Past surveys have detailed a variety of techniques used in Explainable AI analyses and their applications within NLP. Earlier assessments primarily focused on encoder-based models such as BERT. However, the advent of decoder-only Transformers has led to developments in examining these powerful generative models. Concurrently, research has explored trends in interpretability and their correlation to AI safety, highlighting the evolving sphere of interpretability studies in the NLP domain.
Researchers from Universitat Politècnica de Catalunya, CLCG, University of Groningen, and FAIR, Meta have conducted a study that offers an in-depth technical overview of techniques used in LM interpretability research. The methods for LM interpretability discussed are categorized into two dimensions: those that localize inputs or model components for predictions and those that decode information within learned representations. Crucially, the research offers an extensive list of insights into the workings of Transformer-based LMs and provides a guide to useful tools for conducting interpretability analyses on these models.

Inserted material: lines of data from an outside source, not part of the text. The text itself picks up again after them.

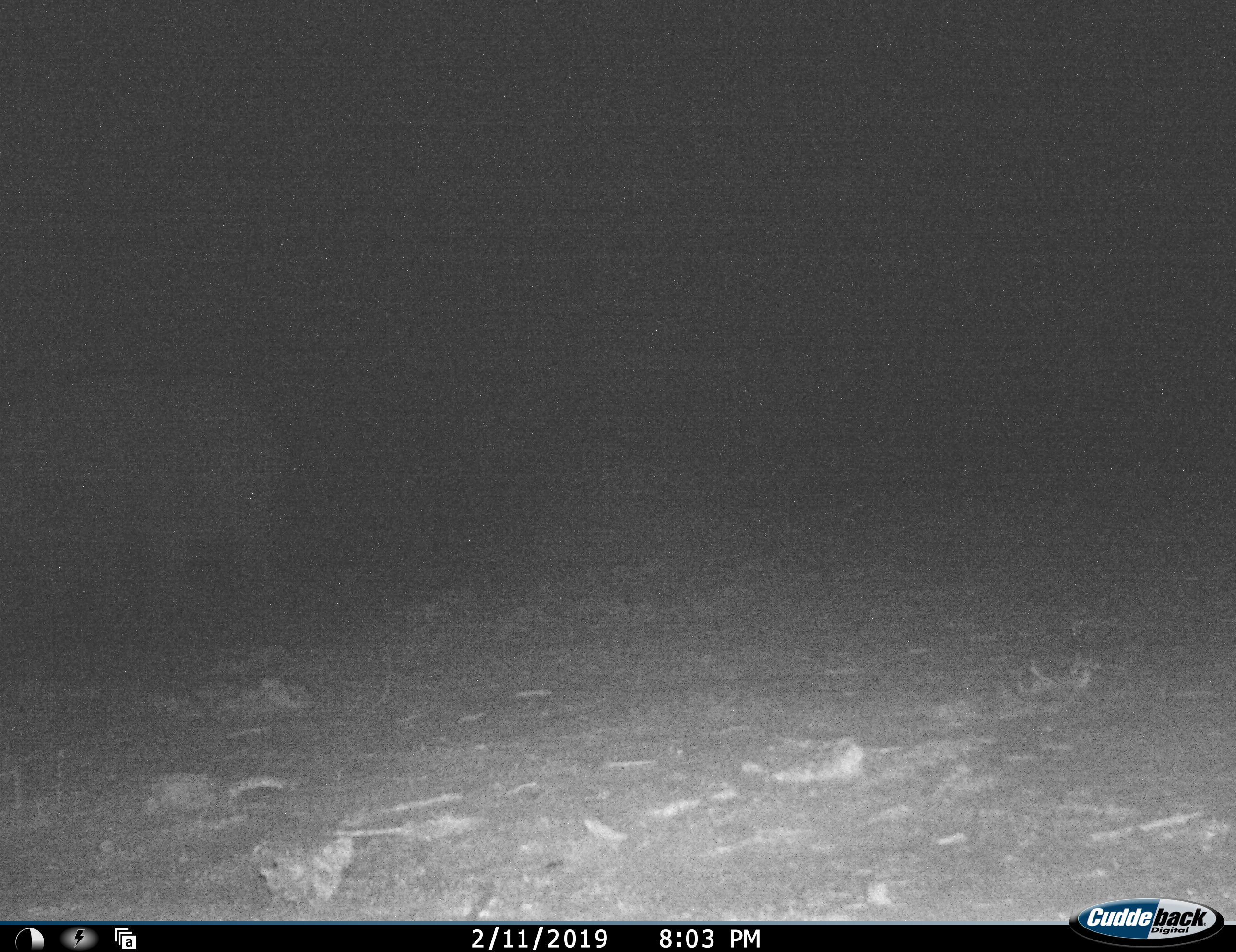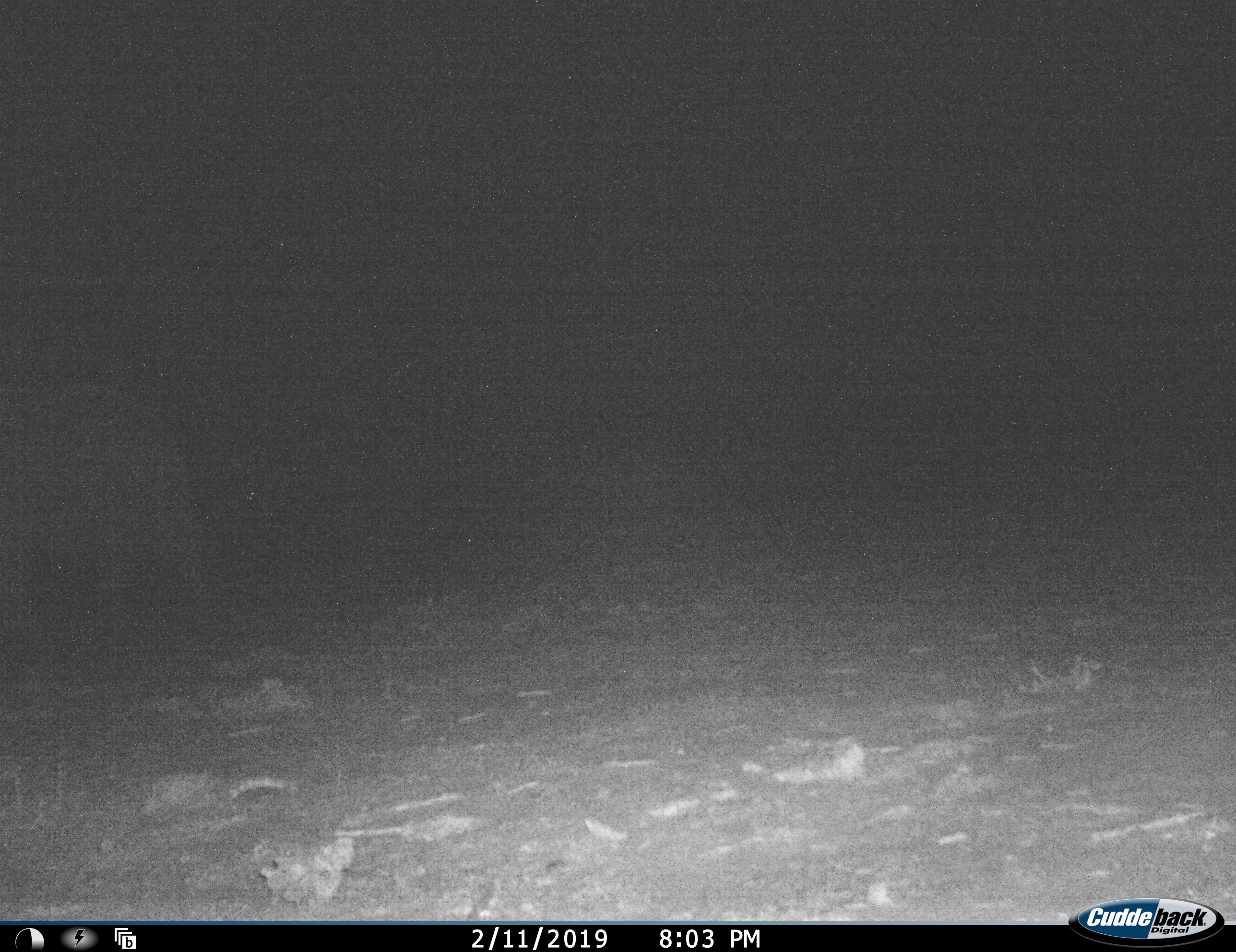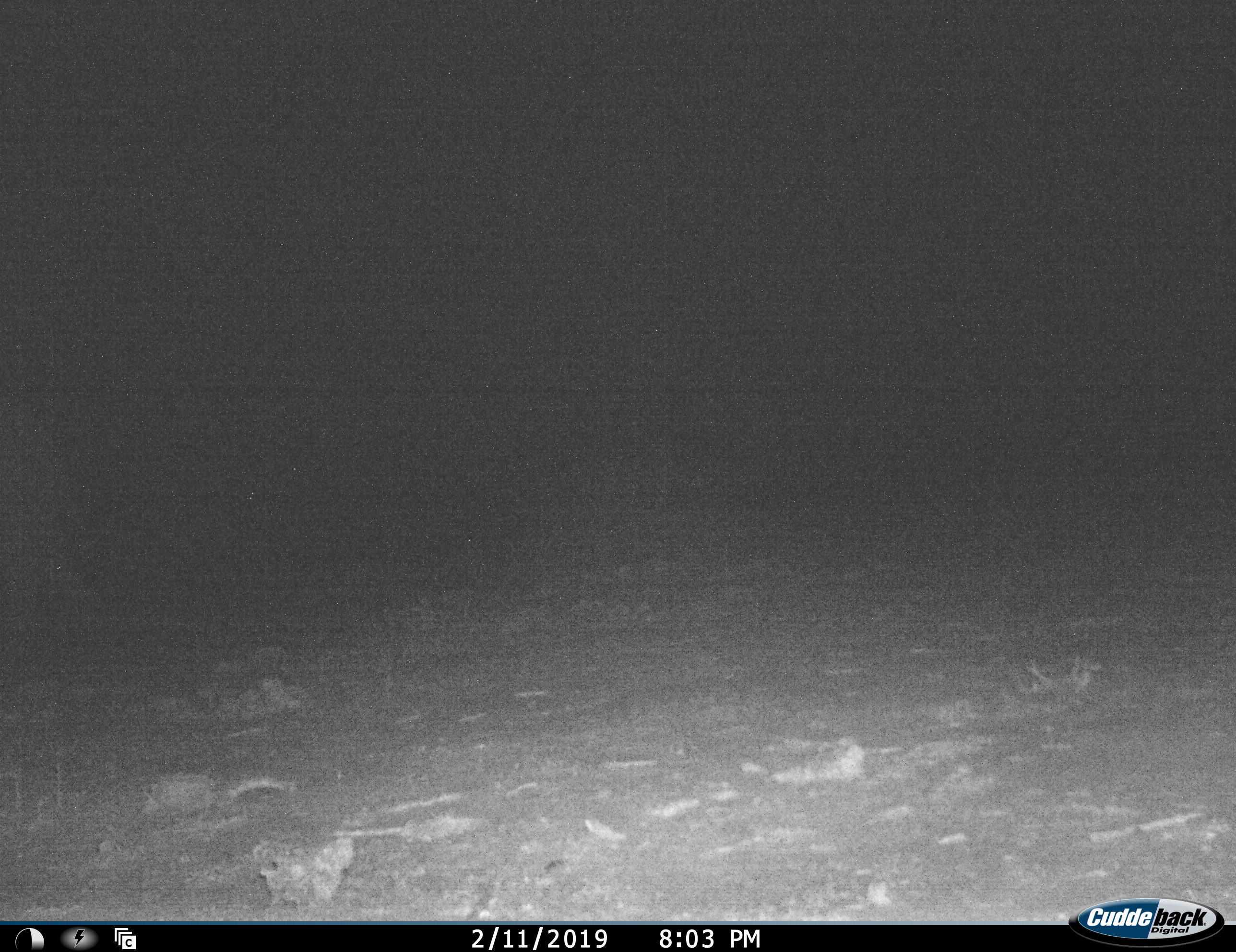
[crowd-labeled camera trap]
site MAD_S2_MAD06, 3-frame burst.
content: unidentified animal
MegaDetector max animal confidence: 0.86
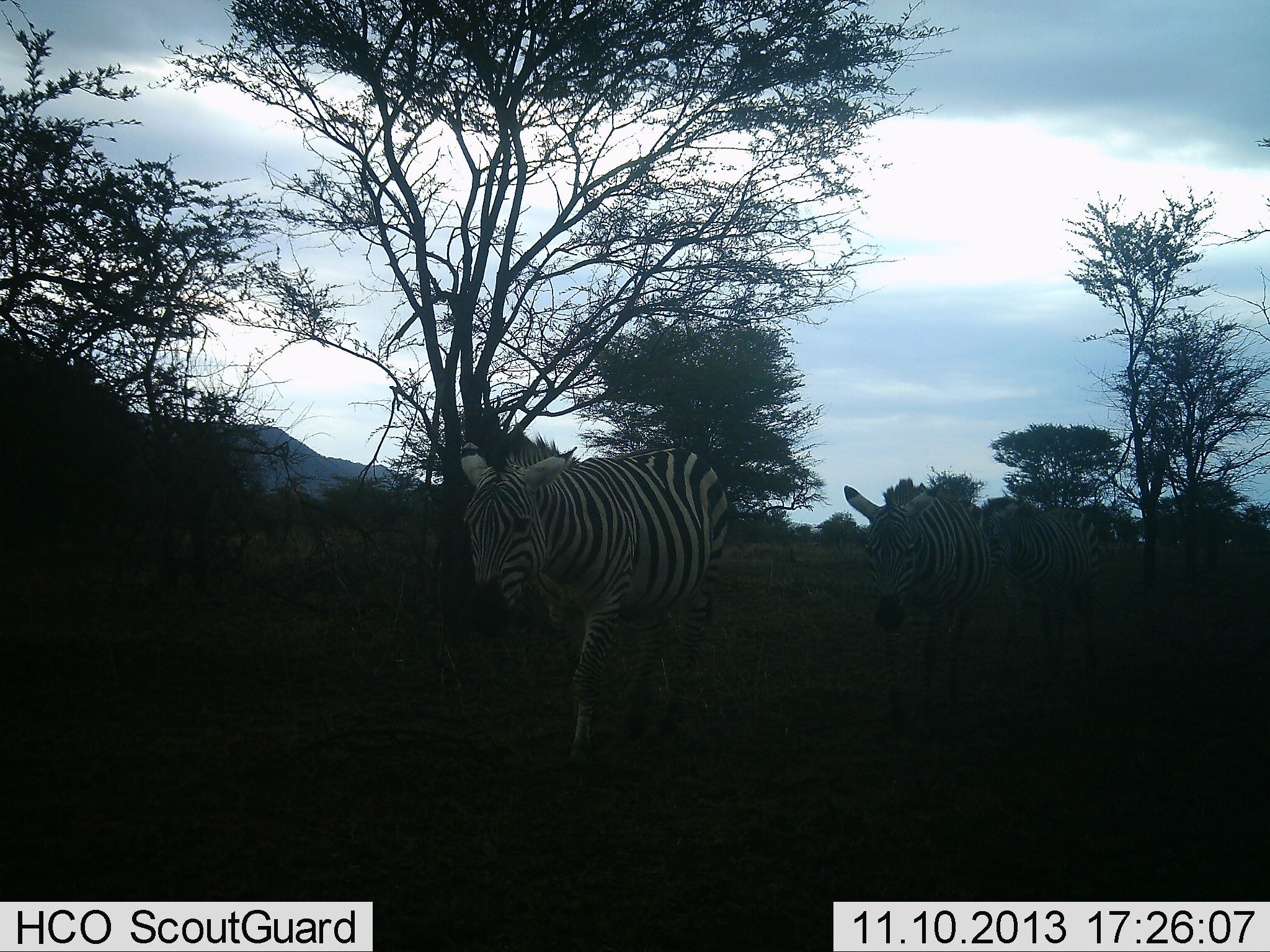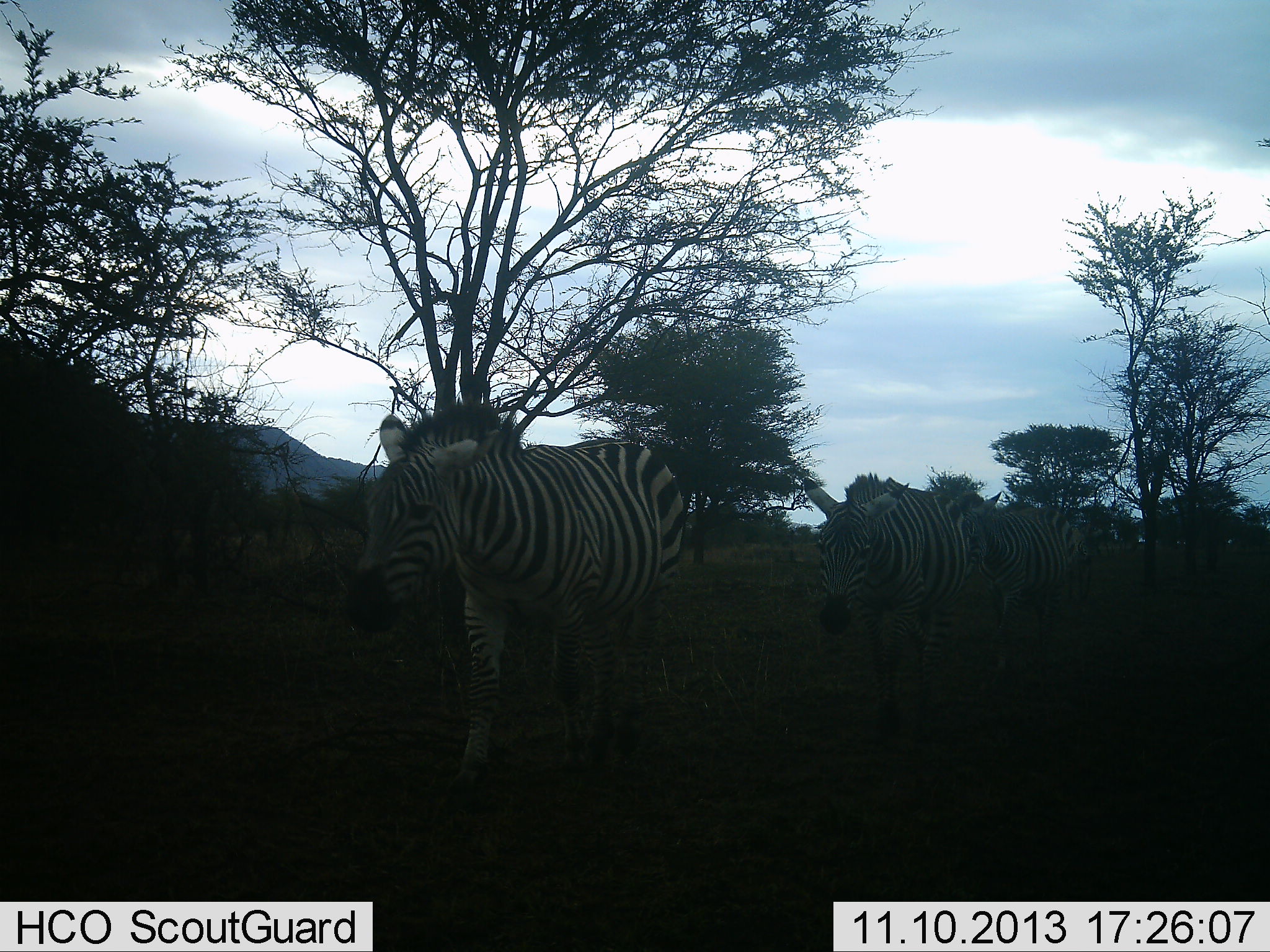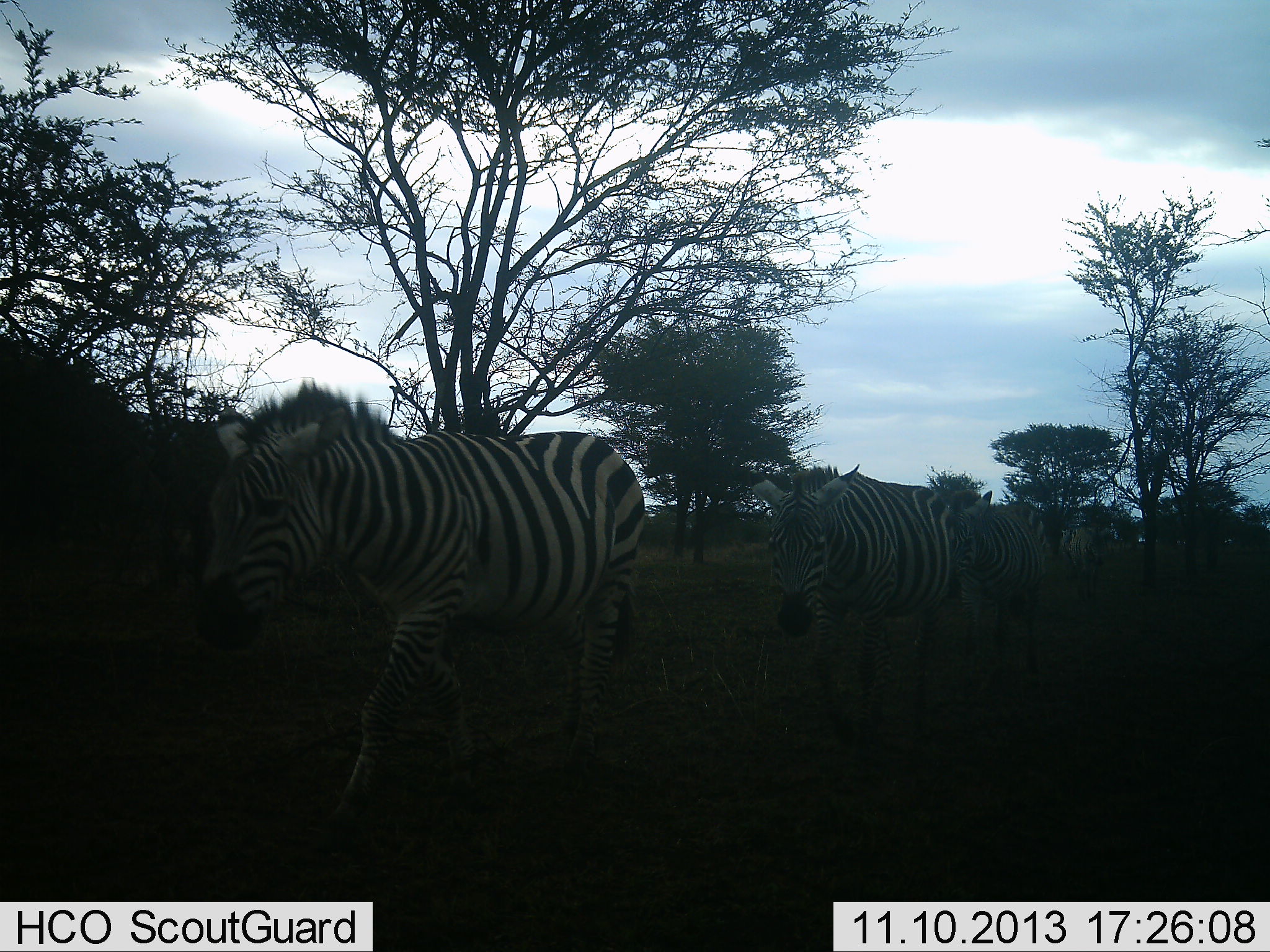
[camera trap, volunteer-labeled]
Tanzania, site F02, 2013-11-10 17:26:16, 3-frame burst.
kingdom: Animalia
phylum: Chordata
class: Mammalia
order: Perissodactyla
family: Equidae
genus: Equus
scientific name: Equus quagga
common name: plains zebra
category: zebra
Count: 4.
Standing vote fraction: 0%.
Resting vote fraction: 10%.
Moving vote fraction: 90%.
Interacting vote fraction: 0%.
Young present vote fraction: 0%.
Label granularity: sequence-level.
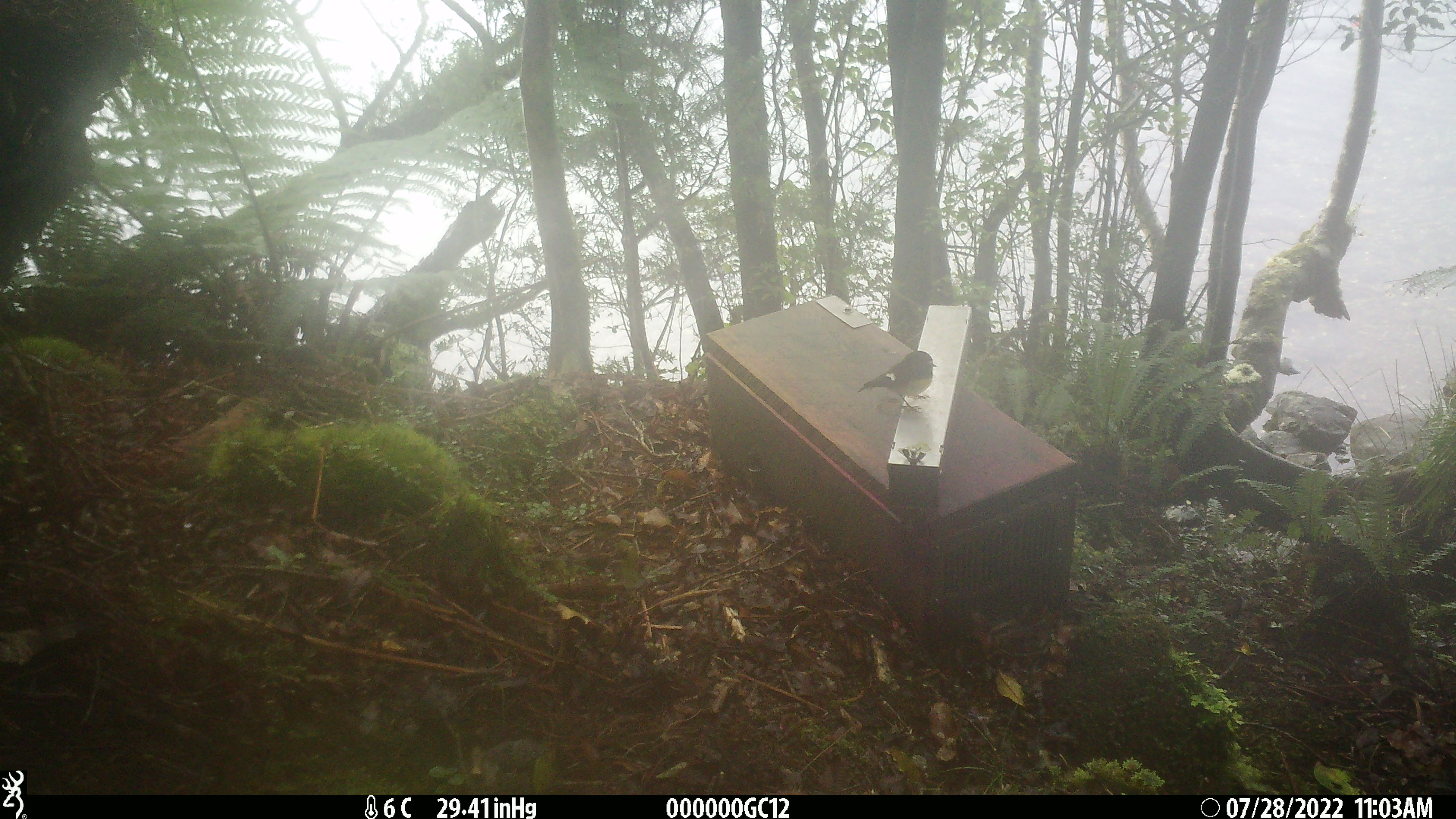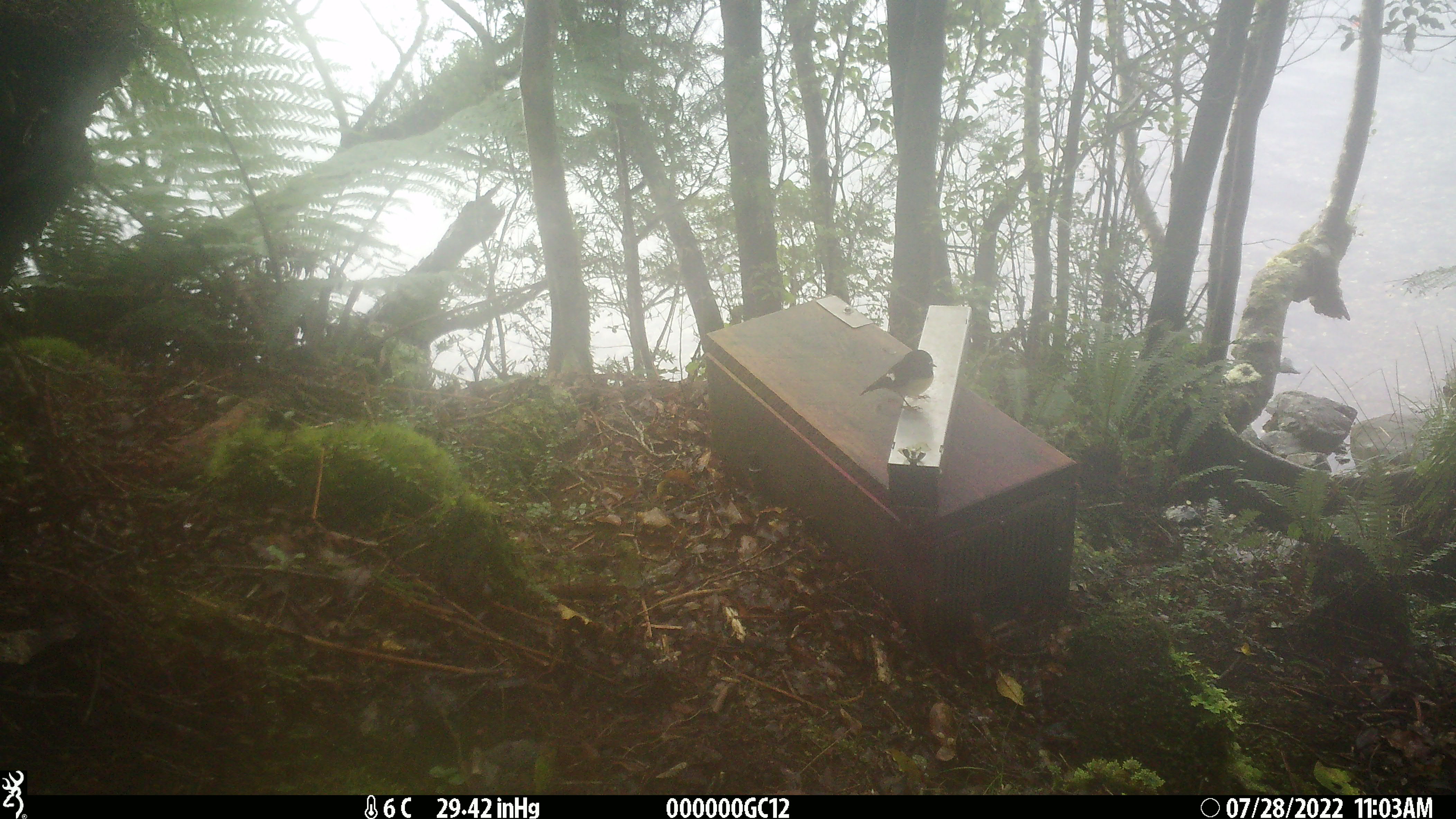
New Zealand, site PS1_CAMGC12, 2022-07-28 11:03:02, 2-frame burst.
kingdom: Animalia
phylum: Chordata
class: Aves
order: Passeriformes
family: Petroicidae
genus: Petroica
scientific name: Petroica macrocephala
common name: tomtit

The research puts forward two types of methods allowing for localizing model behavior: input attribution and model component attribution. Both of these have already indicated valuable insights into the ways language models work. Probing uses supervised models to predict input properties from intermediate representations, whereas other methods like the Sparse Autoencoders, disentangle features in models, promoting interpretable representations. They also provide details about several open-source software libraries, such as Captum, that help facilitate interpretability studies on Transformer-based LMs.
In summary, this thorough study emphasizes the need to understand the inner workings of Transformer-based language models to ensure their safety and fairness and minimize bias. The research contributes significantly to the growing field of AI interpretability by examining interpretability techniques and the insights acquired from model analyses. The study categorization of interpretability methods enhances comprehension in the field and facilitates ongoing attempts to improve model transparency and interoperability.